I don't know Hollywood history, but I feel CGI probably put a dent in real set work and real models, etc… but I think we generally think films and tv shows got better because of it / had more story possibilities? I was curious if the more worker oriented (as opposed to the more business oriented) individuals may have any seeds of optimism for AI?
Some of us love your show and work in tech / near tech so it's rather sad hearing how negative the opinions on AI can be. :(
No one I know or call a friend or consider a mentor thinks genAI has any place in the arts. If not for plagiarism or the effects it poses on the environment and human lives, than simply for the fact that genAI is soulless, and it's proliferation in the arts would lead to less work for artists and more bland candy "content" for people to form brain rot with. There is simply no truly ethical way to use this technology within the arts.
Perhaps it has some use on the production side -- in terms of planning, building schedules, etc. -- but with how often it produces incorrect outputs and how it can't take the human element into account, the amount of work it would take to fix anything the AI comes up with would negate the amount of money it saves the production in the long run.
I'm not an expert in how CGI affected everything while it became more and more popular, but with the amount of vitriol I see surrounding the VFX of any given blockbuster, I don't agree with the assessment that anything got better. I think there might be an argument for that, but things didn't get better, they got different. And CGI allows for some really great VFX, don't get me wrong -- but there's a certain charm to more tactile SFX that can never be replaced by CGI. I'm of the mind that more projects should utilize BOTH -- animatronics and other IRL FX help make things feel more grounded when it's smaller scale shot or something, while CGI helps enhance spectacle or deliver more complicated shots that animatronics just could not deliver on.
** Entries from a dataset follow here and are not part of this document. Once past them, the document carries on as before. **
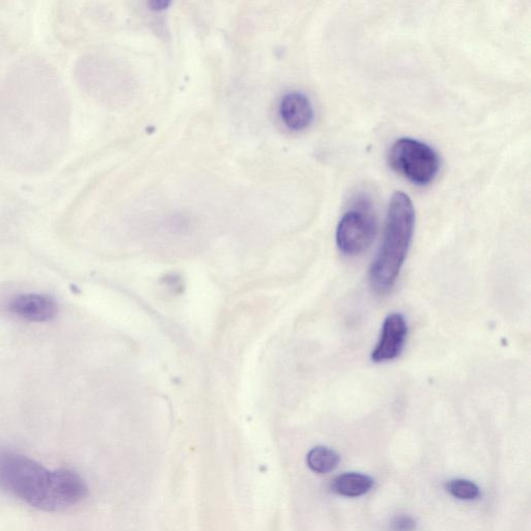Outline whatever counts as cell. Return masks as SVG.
Instances as JSON below:
<instances>
[{
	"label": "cell",
	"mask_w": 531,
	"mask_h": 531,
	"mask_svg": "<svg viewBox=\"0 0 531 531\" xmlns=\"http://www.w3.org/2000/svg\"><path fill=\"white\" fill-rule=\"evenodd\" d=\"M388 161L391 169L418 186L432 183L440 170L437 152L414 138L399 139L390 148Z\"/></svg>",
	"instance_id": "3"
},
{
	"label": "cell",
	"mask_w": 531,
	"mask_h": 531,
	"mask_svg": "<svg viewBox=\"0 0 531 531\" xmlns=\"http://www.w3.org/2000/svg\"><path fill=\"white\" fill-rule=\"evenodd\" d=\"M0 489L44 512L69 510L89 493L77 472L66 468L49 470L11 451H0Z\"/></svg>",
	"instance_id": "1"
},
{
	"label": "cell",
	"mask_w": 531,
	"mask_h": 531,
	"mask_svg": "<svg viewBox=\"0 0 531 531\" xmlns=\"http://www.w3.org/2000/svg\"><path fill=\"white\" fill-rule=\"evenodd\" d=\"M374 485L373 479L366 474L345 473L335 478L332 491L346 497H358L368 493Z\"/></svg>",
	"instance_id": "8"
},
{
	"label": "cell",
	"mask_w": 531,
	"mask_h": 531,
	"mask_svg": "<svg viewBox=\"0 0 531 531\" xmlns=\"http://www.w3.org/2000/svg\"><path fill=\"white\" fill-rule=\"evenodd\" d=\"M307 465L316 473L325 474L338 467L340 456L326 446H316L306 457Z\"/></svg>",
	"instance_id": "9"
},
{
	"label": "cell",
	"mask_w": 531,
	"mask_h": 531,
	"mask_svg": "<svg viewBox=\"0 0 531 531\" xmlns=\"http://www.w3.org/2000/svg\"><path fill=\"white\" fill-rule=\"evenodd\" d=\"M415 211L404 192L393 195L388 207L384 238L370 269V284L377 293H386L397 283L412 241Z\"/></svg>",
	"instance_id": "2"
},
{
	"label": "cell",
	"mask_w": 531,
	"mask_h": 531,
	"mask_svg": "<svg viewBox=\"0 0 531 531\" xmlns=\"http://www.w3.org/2000/svg\"><path fill=\"white\" fill-rule=\"evenodd\" d=\"M149 6L152 11L162 12L171 6V2H167V0H152Z\"/></svg>",
	"instance_id": "12"
},
{
	"label": "cell",
	"mask_w": 531,
	"mask_h": 531,
	"mask_svg": "<svg viewBox=\"0 0 531 531\" xmlns=\"http://www.w3.org/2000/svg\"><path fill=\"white\" fill-rule=\"evenodd\" d=\"M375 231V219L368 209H351L339 222L337 245L343 255L358 256L371 244Z\"/></svg>",
	"instance_id": "4"
},
{
	"label": "cell",
	"mask_w": 531,
	"mask_h": 531,
	"mask_svg": "<svg viewBox=\"0 0 531 531\" xmlns=\"http://www.w3.org/2000/svg\"><path fill=\"white\" fill-rule=\"evenodd\" d=\"M446 490L449 493L461 500H474L477 499L481 492L480 488L474 483L467 480H453L450 483H447Z\"/></svg>",
	"instance_id": "10"
},
{
	"label": "cell",
	"mask_w": 531,
	"mask_h": 531,
	"mask_svg": "<svg viewBox=\"0 0 531 531\" xmlns=\"http://www.w3.org/2000/svg\"><path fill=\"white\" fill-rule=\"evenodd\" d=\"M390 529L393 531H414L416 522L410 516H399L391 521Z\"/></svg>",
	"instance_id": "11"
},
{
	"label": "cell",
	"mask_w": 531,
	"mask_h": 531,
	"mask_svg": "<svg viewBox=\"0 0 531 531\" xmlns=\"http://www.w3.org/2000/svg\"><path fill=\"white\" fill-rule=\"evenodd\" d=\"M10 311L23 320L42 323L57 317L59 307L49 296L23 294L10 302Z\"/></svg>",
	"instance_id": "6"
},
{
	"label": "cell",
	"mask_w": 531,
	"mask_h": 531,
	"mask_svg": "<svg viewBox=\"0 0 531 531\" xmlns=\"http://www.w3.org/2000/svg\"><path fill=\"white\" fill-rule=\"evenodd\" d=\"M279 115L284 124L293 131H303L314 121V108L309 97L300 92L284 96L279 105Z\"/></svg>",
	"instance_id": "7"
},
{
	"label": "cell",
	"mask_w": 531,
	"mask_h": 531,
	"mask_svg": "<svg viewBox=\"0 0 531 531\" xmlns=\"http://www.w3.org/2000/svg\"><path fill=\"white\" fill-rule=\"evenodd\" d=\"M408 333L406 319L399 313L391 314L383 322L380 339L371 354L374 362L396 359L403 351Z\"/></svg>",
	"instance_id": "5"
}]
</instances>
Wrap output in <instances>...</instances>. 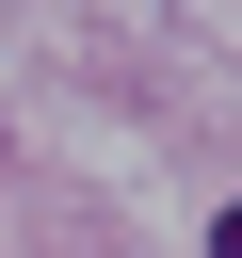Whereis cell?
Here are the masks:
<instances>
[{
    "instance_id": "6da1fadb",
    "label": "cell",
    "mask_w": 242,
    "mask_h": 258,
    "mask_svg": "<svg viewBox=\"0 0 242 258\" xmlns=\"http://www.w3.org/2000/svg\"><path fill=\"white\" fill-rule=\"evenodd\" d=\"M210 258H242V210H226V226H210Z\"/></svg>"
}]
</instances>
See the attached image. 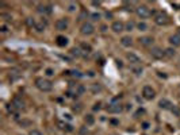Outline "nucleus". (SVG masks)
Masks as SVG:
<instances>
[{"instance_id":"obj_20","label":"nucleus","mask_w":180,"mask_h":135,"mask_svg":"<svg viewBox=\"0 0 180 135\" xmlns=\"http://www.w3.org/2000/svg\"><path fill=\"white\" fill-rule=\"evenodd\" d=\"M46 24H48V23H46V21L43 22V19H42V21H41V22H37V24H35V30L38 31V33H42V31L45 30Z\"/></svg>"},{"instance_id":"obj_36","label":"nucleus","mask_w":180,"mask_h":135,"mask_svg":"<svg viewBox=\"0 0 180 135\" xmlns=\"http://www.w3.org/2000/svg\"><path fill=\"white\" fill-rule=\"evenodd\" d=\"M132 70L134 72L135 74H140V73H142V68H133Z\"/></svg>"},{"instance_id":"obj_6","label":"nucleus","mask_w":180,"mask_h":135,"mask_svg":"<svg viewBox=\"0 0 180 135\" xmlns=\"http://www.w3.org/2000/svg\"><path fill=\"white\" fill-rule=\"evenodd\" d=\"M107 111H108L110 114H119V112L123 111V107H122L121 103L112 101V103H110V104L107 105Z\"/></svg>"},{"instance_id":"obj_15","label":"nucleus","mask_w":180,"mask_h":135,"mask_svg":"<svg viewBox=\"0 0 180 135\" xmlns=\"http://www.w3.org/2000/svg\"><path fill=\"white\" fill-rule=\"evenodd\" d=\"M56 43H57V46H60V47H65V46L68 45V38L64 35H58L56 38Z\"/></svg>"},{"instance_id":"obj_3","label":"nucleus","mask_w":180,"mask_h":135,"mask_svg":"<svg viewBox=\"0 0 180 135\" xmlns=\"http://www.w3.org/2000/svg\"><path fill=\"white\" fill-rule=\"evenodd\" d=\"M80 33L83 34V35H92V34L95 33L94 24H92L91 22L83 23V24H81V27H80Z\"/></svg>"},{"instance_id":"obj_24","label":"nucleus","mask_w":180,"mask_h":135,"mask_svg":"<svg viewBox=\"0 0 180 135\" xmlns=\"http://www.w3.org/2000/svg\"><path fill=\"white\" fill-rule=\"evenodd\" d=\"M137 28L140 31H146L148 30V24L145 22H140V23H137Z\"/></svg>"},{"instance_id":"obj_34","label":"nucleus","mask_w":180,"mask_h":135,"mask_svg":"<svg viewBox=\"0 0 180 135\" xmlns=\"http://www.w3.org/2000/svg\"><path fill=\"white\" fill-rule=\"evenodd\" d=\"M28 135H43V134L41 133L39 130H31V131H30V134H28Z\"/></svg>"},{"instance_id":"obj_33","label":"nucleus","mask_w":180,"mask_h":135,"mask_svg":"<svg viewBox=\"0 0 180 135\" xmlns=\"http://www.w3.org/2000/svg\"><path fill=\"white\" fill-rule=\"evenodd\" d=\"M72 110H73V112L79 114L80 111H81V104H76V105H75V107H72Z\"/></svg>"},{"instance_id":"obj_13","label":"nucleus","mask_w":180,"mask_h":135,"mask_svg":"<svg viewBox=\"0 0 180 135\" xmlns=\"http://www.w3.org/2000/svg\"><path fill=\"white\" fill-rule=\"evenodd\" d=\"M126 58H127V61L132 62V64H134V65H138L141 62L140 57H138L137 54H134V53H127L126 54Z\"/></svg>"},{"instance_id":"obj_27","label":"nucleus","mask_w":180,"mask_h":135,"mask_svg":"<svg viewBox=\"0 0 180 135\" xmlns=\"http://www.w3.org/2000/svg\"><path fill=\"white\" fill-rule=\"evenodd\" d=\"M80 47L83 49L84 51H87V53H91V51H92L91 45H88V43H81V45H80Z\"/></svg>"},{"instance_id":"obj_19","label":"nucleus","mask_w":180,"mask_h":135,"mask_svg":"<svg viewBox=\"0 0 180 135\" xmlns=\"http://www.w3.org/2000/svg\"><path fill=\"white\" fill-rule=\"evenodd\" d=\"M84 122H85V124H87V126H92V124L95 123V117H94V115H91V114L85 115V116H84Z\"/></svg>"},{"instance_id":"obj_38","label":"nucleus","mask_w":180,"mask_h":135,"mask_svg":"<svg viewBox=\"0 0 180 135\" xmlns=\"http://www.w3.org/2000/svg\"><path fill=\"white\" fill-rule=\"evenodd\" d=\"M142 128H145V130L149 128V123H144V124H142Z\"/></svg>"},{"instance_id":"obj_10","label":"nucleus","mask_w":180,"mask_h":135,"mask_svg":"<svg viewBox=\"0 0 180 135\" xmlns=\"http://www.w3.org/2000/svg\"><path fill=\"white\" fill-rule=\"evenodd\" d=\"M111 30L114 31V33H117V34L122 33V31H125V23L121 22V21H115L111 26Z\"/></svg>"},{"instance_id":"obj_23","label":"nucleus","mask_w":180,"mask_h":135,"mask_svg":"<svg viewBox=\"0 0 180 135\" xmlns=\"http://www.w3.org/2000/svg\"><path fill=\"white\" fill-rule=\"evenodd\" d=\"M71 54L73 57H81V49L80 47H73L71 49Z\"/></svg>"},{"instance_id":"obj_7","label":"nucleus","mask_w":180,"mask_h":135,"mask_svg":"<svg viewBox=\"0 0 180 135\" xmlns=\"http://www.w3.org/2000/svg\"><path fill=\"white\" fill-rule=\"evenodd\" d=\"M54 26H56V28L58 31H65L66 28H68L69 23H68V19L65 18H61V19H57L56 23H54Z\"/></svg>"},{"instance_id":"obj_25","label":"nucleus","mask_w":180,"mask_h":135,"mask_svg":"<svg viewBox=\"0 0 180 135\" xmlns=\"http://www.w3.org/2000/svg\"><path fill=\"white\" fill-rule=\"evenodd\" d=\"M165 56L167 57H175V49H172V47H169V49H165Z\"/></svg>"},{"instance_id":"obj_35","label":"nucleus","mask_w":180,"mask_h":135,"mask_svg":"<svg viewBox=\"0 0 180 135\" xmlns=\"http://www.w3.org/2000/svg\"><path fill=\"white\" fill-rule=\"evenodd\" d=\"M71 73H72V76H75V77H81V76H83V74H80L79 70H72Z\"/></svg>"},{"instance_id":"obj_12","label":"nucleus","mask_w":180,"mask_h":135,"mask_svg":"<svg viewBox=\"0 0 180 135\" xmlns=\"http://www.w3.org/2000/svg\"><path fill=\"white\" fill-rule=\"evenodd\" d=\"M11 105L14 107V110H15V111H20V110H23V108H25V103H23L20 99H18V97H15V99L12 100Z\"/></svg>"},{"instance_id":"obj_26","label":"nucleus","mask_w":180,"mask_h":135,"mask_svg":"<svg viewBox=\"0 0 180 135\" xmlns=\"http://www.w3.org/2000/svg\"><path fill=\"white\" fill-rule=\"evenodd\" d=\"M134 22H127L126 24H125V30L126 31H133L134 30Z\"/></svg>"},{"instance_id":"obj_11","label":"nucleus","mask_w":180,"mask_h":135,"mask_svg":"<svg viewBox=\"0 0 180 135\" xmlns=\"http://www.w3.org/2000/svg\"><path fill=\"white\" fill-rule=\"evenodd\" d=\"M158 107L162 108V110H172V108H173V104H172V101H171V100H168V99H161L160 103H158Z\"/></svg>"},{"instance_id":"obj_4","label":"nucleus","mask_w":180,"mask_h":135,"mask_svg":"<svg viewBox=\"0 0 180 135\" xmlns=\"http://www.w3.org/2000/svg\"><path fill=\"white\" fill-rule=\"evenodd\" d=\"M155 96H156V92L150 85H145V87L142 88V97H144L145 100H153Z\"/></svg>"},{"instance_id":"obj_1","label":"nucleus","mask_w":180,"mask_h":135,"mask_svg":"<svg viewBox=\"0 0 180 135\" xmlns=\"http://www.w3.org/2000/svg\"><path fill=\"white\" fill-rule=\"evenodd\" d=\"M35 87L38 88L41 92H50L53 89V84H52L49 80L43 79V77H38L35 80Z\"/></svg>"},{"instance_id":"obj_8","label":"nucleus","mask_w":180,"mask_h":135,"mask_svg":"<svg viewBox=\"0 0 180 135\" xmlns=\"http://www.w3.org/2000/svg\"><path fill=\"white\" fill-rule=\"evenodd\" d=\"M150 56H152L153 58H156V59H161L162 57L165 56V51L162 50L161 47L155 46V47H152V50H150Z\"/></svg>"},{"instance_id":"obj_31","label":"nucleus","mask_w":180,"mask_h":135,"mask_svg":"<svg viewBox=\"0 0 180 135\" xmlns=\"http://www.w3.org/2000/svg\"><path fill=\"white\" fill-rule=\"evenodd\" d=\"M76 8H77V5L75 4V3H71V4L68 5V11H69V12H73V11H76Z\"/></svg>"},{"instance_id":"obj_2","label":"nucleus","mask_w":180,"mask_h":135,"mask_svg":"<svg viewBox=\"0 0 180 135\" xmlns=\"http://www.w3.org/2000/svg\"><path fill=\"white\" fill-rule=\"evenodd\" d=\"M135 14H137L138 18L146 19V18H149V16L152 15V11H150L149 7H146V5L141 4V5H138V7L135 8Z\"/></svg>"},{"instance_id":"obj_30","label":"nucleus","mask_w":180,"mask_h":135,"mask_svg":"<svg viewBox=\"0 0 180 135\" xmlns=\"http://www.w3.org/2000/svg\"><path fill=\"white\" fill-rule=\"evenodd\" d=\"M91 19L94 22H98L100 19V14H98V12H94V14H91Z\"/></svg>"},{"instance_id":"obj_18","label":"nucleus","mask_w":180,"mask_h":135,"mask_svg":"<svg viewBox=\"0 0 180 135\" xmlns=\"http://www.w3.org/2000/svg\"><path fill=\"white\" fill-rule=\"evenodd\" d=\"M121 45L125 46V47H130V46L133 45L132 37H122V38H121Z\"/></svg>"},{"instance_id":"obj_14","label":"nucleus","mask_w":180,"mask_h":135,"mask_svg":"<svg viewBox=\"0 0 180 135\" xmlns=\"http://www.w3.org/2000/svg\"><path fill=\"white\" fill-rule=\"evenodd\" d=\"M153 41H155V39H153L152 37H141V38H140V43L142 46H145V47H148V46H152Z\"/></svg>"},{"instance_id":"obj_28","label":"nucleus","mask_w":180,"mask_h":135,"mask_svg":"<svg viewBox=\"0 0 180 135\" xmlns=\"http://www.w3.org/2000/svg\"><path fill=\"white\" fill-rule=\"evenodd\" d=\"M45 74H46V76H48V77H53V76H54V69H52V68H48V69H46V70H45Z\"/></svg>"},{"instance_id":"obj_32","label":"nucleus","mask_w":180,"mask_h":135,"mask_svg":"<svg viewBox=\"0 0 180 135\" xmlns=\"http://www.w3.org/2000/svg\"><path fill=\"white\" fill-rule=\"evenodd\" d=\"M0 31H2L3 34H7L8 33V26L7 24H2L0 26Z\"/></svg>"},{"instance_id":"obj_21","label":"nucleus","mask_w":180,"mask_h":135,"mask_svg":"<svg viewBox=\"0 0 180 135\" xmlns=\"http://www.w3.org/2000/svg\"><path fill=\"white\" fill-rule=\"evenodd\" d=\"M57 124H58V127L61 128V130H64V131H72V130H73V128H72V126L71 124H66V123L58 122Z\"/></svg>"},{"instance_id":"obj_22","label":"nucleus","mask_w":180,"mask_h":135,"mask_svg":"<svg viewBox=\"0 0 180 135\" xmlns=\"http://www.w3.org/2000/svg\"><path fill=\"white\" fill-rule=\"evenodd\" d=\"M26 24H27V27H30V28H35V24H37V22L34 21V18H26Z\"/></svg>"},{"instance_id":"obj_17","label":"nucleus","mask_w":180,"mask_h":135,"mask_svg":"<svg viewBox=\"0 0 180 135\" xmlns=\"http://www.w3.org/2000/svg\"><path fill=\"white\" fill-rule=\"evenodd\" d=\"M84 91H85V88H84V85L81 84H77L76 88L73 89V97H77V96H81V95L84 93Z\"/></svg>"},{"instance_id":"obj_5","label":"nucleus","mask_w":180,"mask_h":135,"mask_svg":"<svg viewBox=\"0 0 180 135\" xmlns=\"http://www.w3.org/2000/svg\"><path fill=\"white\" fill-rule=\"evenodd\" d=\"M155 23L156 24H158V26H165V24L169 23V18H168L167 14L158 12V14H156L155 15Z\"/></svg>"},{"instance_id":"obj_16","label":"nucleus","mask_w":180,"mask_h":135,"mask_svg":"<svg viewBox=\"0 0 180 135\" xmlns=\"http://www.w3.org/2000/svg\"><path fill=\"white\" fill-rule=\"evenodd\" d=\"M169 43L175 47V46H180V34H173L169 37Z\"/></svg>"},{"instance_id":"obj_37","label":"nucleus","mask_w":180,"mask_h":135,"mask_svg":"<svg viewBox=\"0 0 180 135\" xmlns=\"http://www.w3.org/2000/svg\"><path fill=\"white\" fill-rule=\"evenodd\" d=\"M0 16H2V18H7V21H10L11 19V16L8 15V14H0Z\"/></svg>"},{"instance_id":"obj_9","label":"nucleus","mask_w":180,"mask_h":135,"mask_svg":"<svg viewBox=\"0 0 180 135\" xmlns=\"http://www.w3.org/2000/svg\"><path fill=\"white\" fill-rule=\"evenodd\" d=\"M37 11H38L39 14H42V15H49V14H52V5L50 4H38V7H37Z\"/></svg>"},{"instance_id":"obj_29","label":"nucleus","mask_w":180,"mask_h":135,"mask_svg":"<svg viewBox=\"0 0 180 135\" xmlns=\"http://www.w3.org/2000/svg\"><path fill=\"white\" fill-rule=\"evenodd\" d=\"M100 110H102V103L100 101L95 103L94 107H92V111H95V112H96V111H100Z\"/></svg>"}]
</instances>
I think there's a balance there that can be achieved that most studios are afraid to try. Not to mention, CGI still requires modelers, painters, lighters, and dozens of other artists. Maybe it replaced a ton of jobs, but it provided tons of new ones.
So again, no, I don't think anyone who considers themselves a real artist likes the idea of using genAI in their work. They certainly don't like this sense of false inevitability surrounding the tech.
You also need to understand that art is not a product. It doesn't need to "be better" or improved or whatever. Art should be allowed to be messy and weird and human. If we give even an inch on the idea that "art" can be made by soulless technology that cannot feel or experience or evolve, than we've lost the idea of art forever.
I cannot get over the plagiarism aspects, the environmental aspects, the false inevitability marketing tactic, or the endgame results of allowing this type of technology to proliferate. And I don't think many artists can.
I'm sure you mean well, and this is not an attack on you or anyone else who works in tech... but please, keep it the fuck out of my art.
Like the meme goes, I want technology to do my laundry and dishes so I have time to make art. I don't want technology to do my art so I have time to do my laundry and dishes.